Os 15 pesquisadores da UFMG, organizados em cinco equipes, estão percorrendo os estados do Pará, Acre, Ceará, Pernambuco, Paraíba, Bahia, Goiás, Rio de Janeiro, São Paulo, Paraná e Santa Catarina. Foram selecionadas localidades habitadas por populações quilombolas, ribeirinhas, caiçaras, atingidas por barragens, além de assentamentos, reservas extrativistas e uma que realiza coleta seletiva de resíduos sólidos, em Crateús, Ceará. Cada pesquisador visitará três localidades e passará cerca de dez dias em cada uma delas, para coletar opiniões dos moradores em entrevistas individuais e em rodas de conversa. A equipe também fará registros em vídeo e fotografia. O treinamento da equipe incluiu preparação metodológica em antropologia aplicada à engenharia, com o pesquisador italiano Oscar Torretta, e uma série de outros aprendizados, como uso de câmeras e atualização de bancos de imagens na internet, para garantir o registro atualizado do material coletado. “Entre os vários caminhos possíveis, optamos por trabalhar com a metodologia Grounded Theory, associada à etnografia, que atende bem a uma pesquisa tão ampla, abrangendo todo o território brasileiro, com suas várias realidades culturais e geomorfológicas”, comenta Torretta.
A mestranda em Engenharia Ambiental Jéssica Ayra Alves Silva, que seguiu para o Acre, acredita que a experiência de campo será importante para sua formação, sobretudo pelo aprendizado de uma metodologia que comporta adaptações a cada realidade local.

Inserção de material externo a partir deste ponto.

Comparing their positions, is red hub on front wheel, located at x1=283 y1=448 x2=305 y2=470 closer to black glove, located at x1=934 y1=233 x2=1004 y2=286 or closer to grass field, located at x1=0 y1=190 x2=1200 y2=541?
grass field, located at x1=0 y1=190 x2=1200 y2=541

O país vive, na opinião da coordenadora, “um momento muito profícuo para as políticas de saneamento”, devido à aprovação do Plansab. Ela destaca a importância desse Plano para ordenar ações que incluem infraestrutura e gestão, para atendimento universal, ou seja, com abastecimento de água, esgotamento sanitário, coleta e manejo de resíduos sólidos, limpeza pública e drenagem urbana. “E isso deve abranger o conjunto da sociedade, de forma igualitária, pois cada pessoa do país, em sua realidade, tem que ser incluída, tendo o plano que se adaptar para atender a todos”, resume.